- **PROBLEM DESCRIPTION**: Find the word "States" in the material below and gather every line that contains it.
DATA TO USE section start
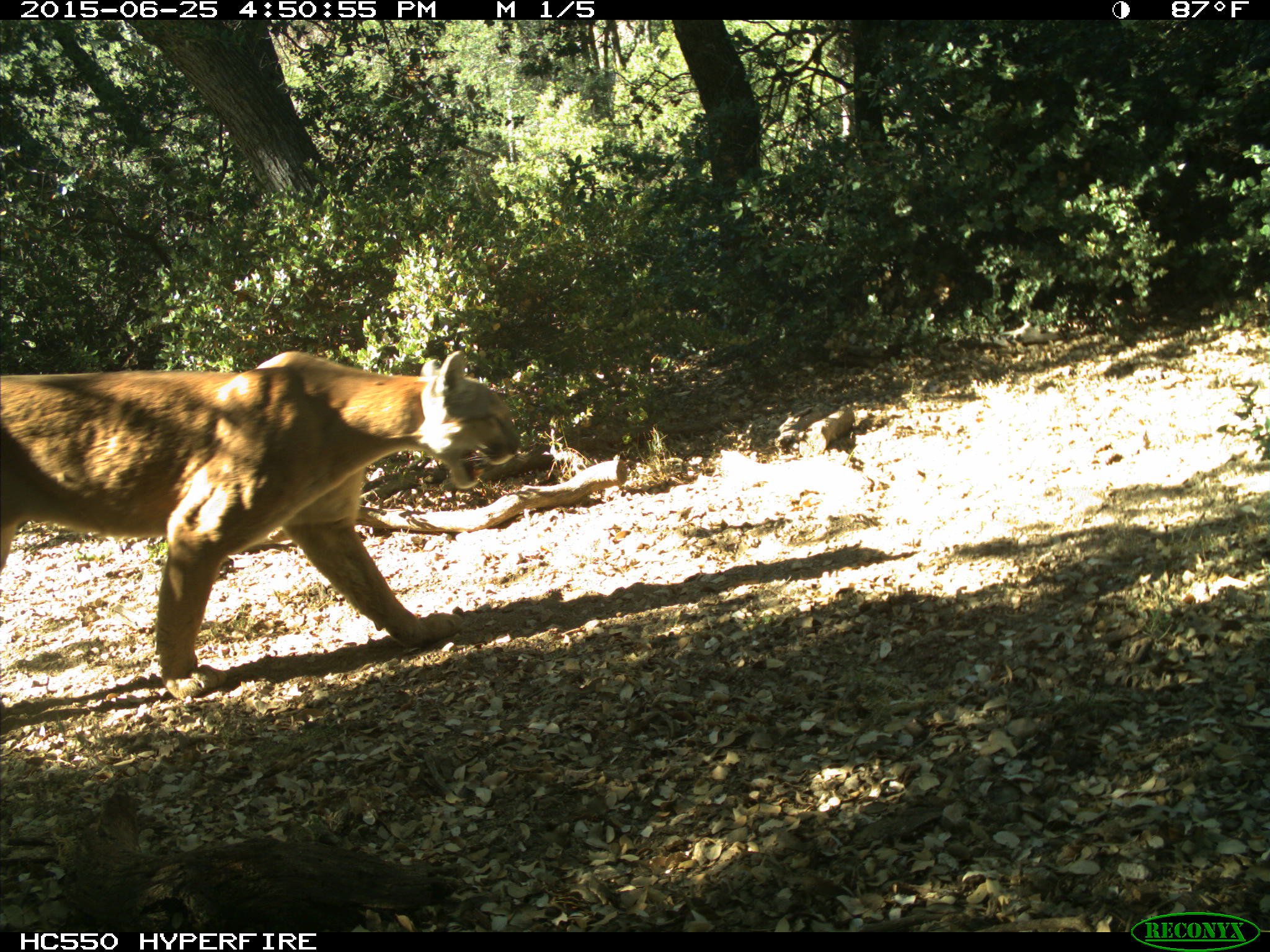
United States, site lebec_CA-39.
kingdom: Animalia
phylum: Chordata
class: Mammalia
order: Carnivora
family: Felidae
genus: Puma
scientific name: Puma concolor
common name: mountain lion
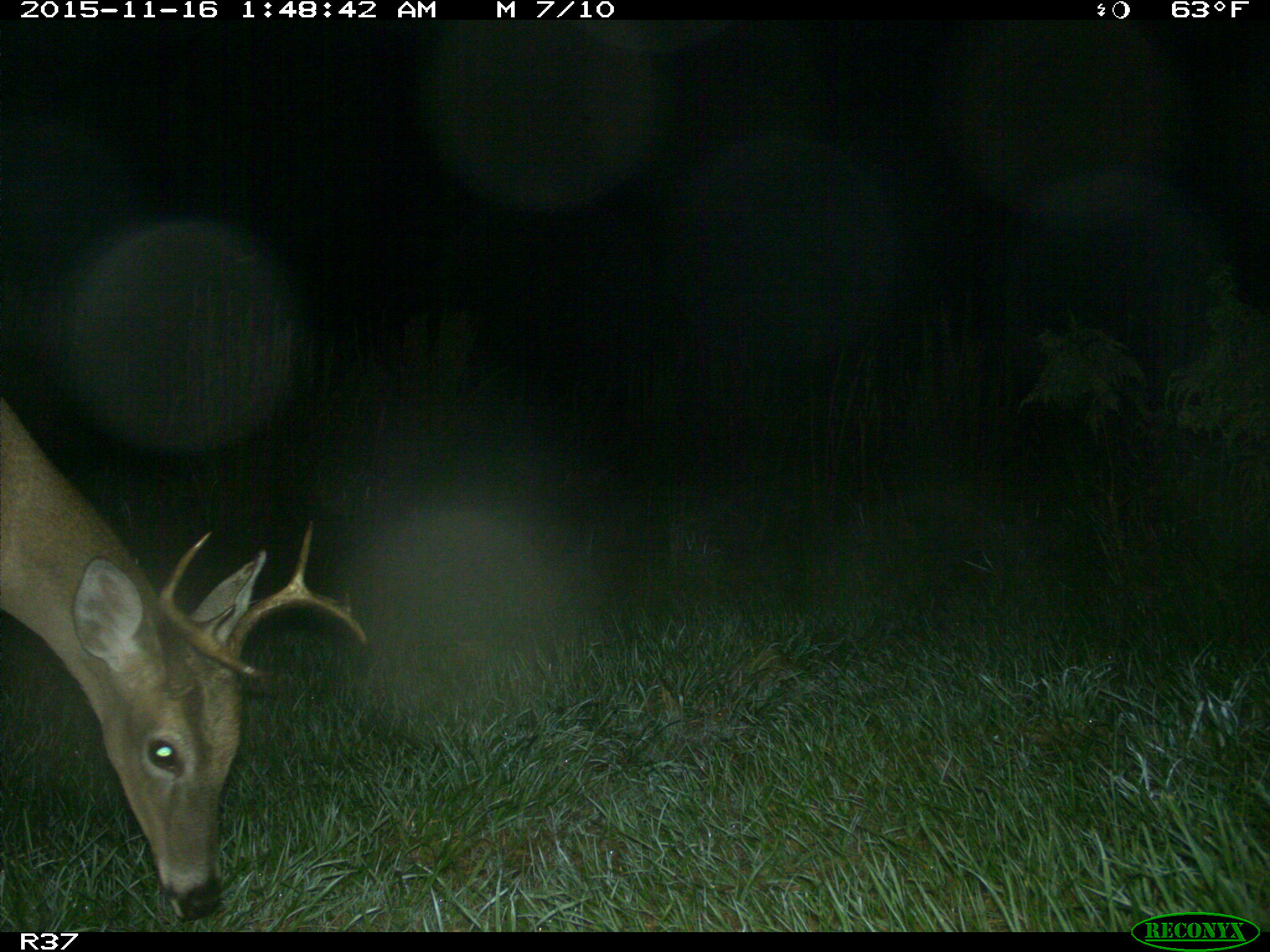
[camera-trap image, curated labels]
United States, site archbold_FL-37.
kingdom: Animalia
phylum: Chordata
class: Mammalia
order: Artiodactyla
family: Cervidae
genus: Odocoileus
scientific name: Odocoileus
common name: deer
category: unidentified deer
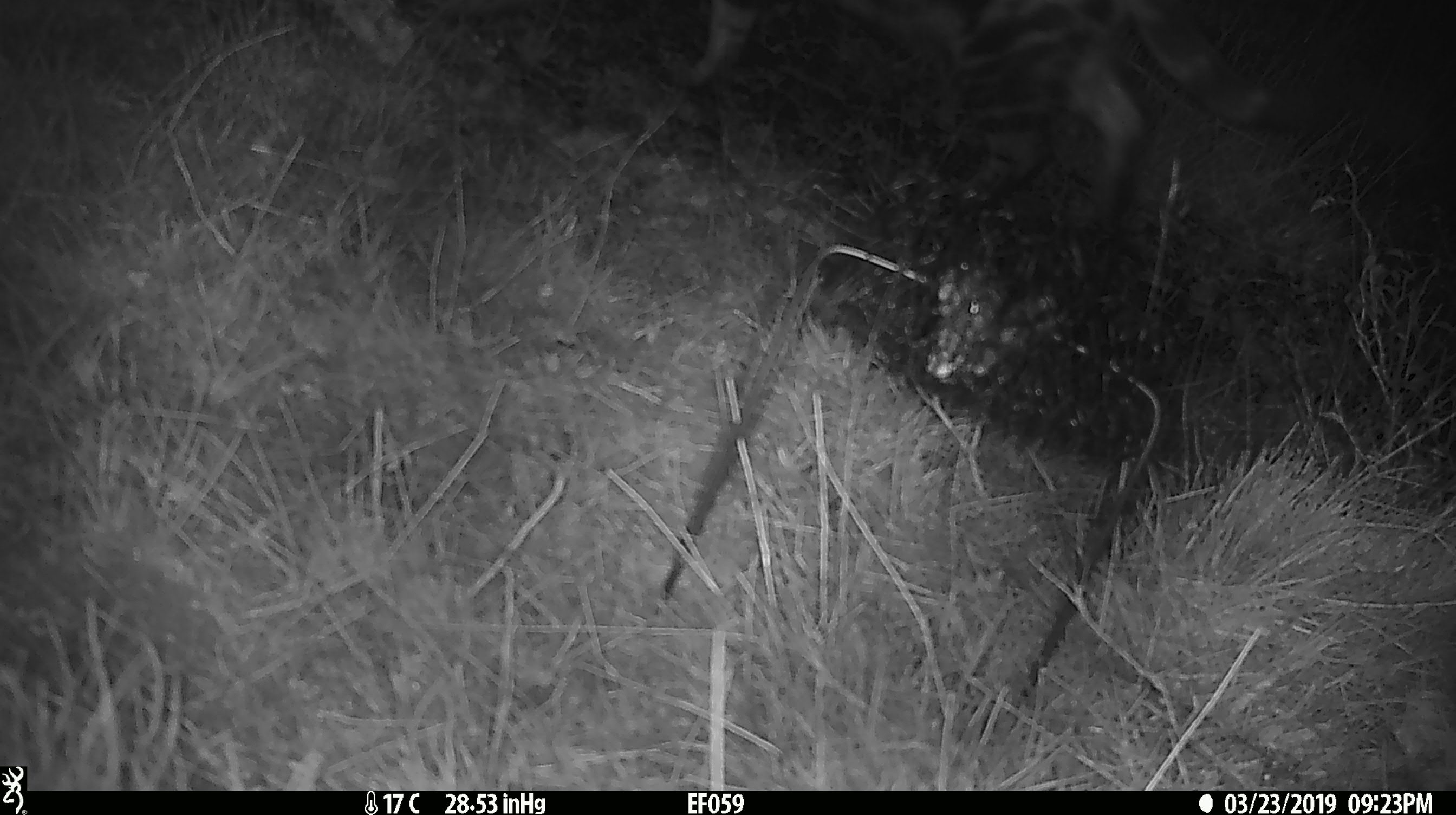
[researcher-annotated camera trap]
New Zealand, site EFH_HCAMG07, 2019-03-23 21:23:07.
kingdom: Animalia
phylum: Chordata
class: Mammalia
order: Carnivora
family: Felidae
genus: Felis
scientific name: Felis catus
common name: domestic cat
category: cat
DATA TO USE section end
- **SOLUTION TO THIS PROBLEM**:
United States, site lebec_CA-39.
United States, site archbold_FL-37.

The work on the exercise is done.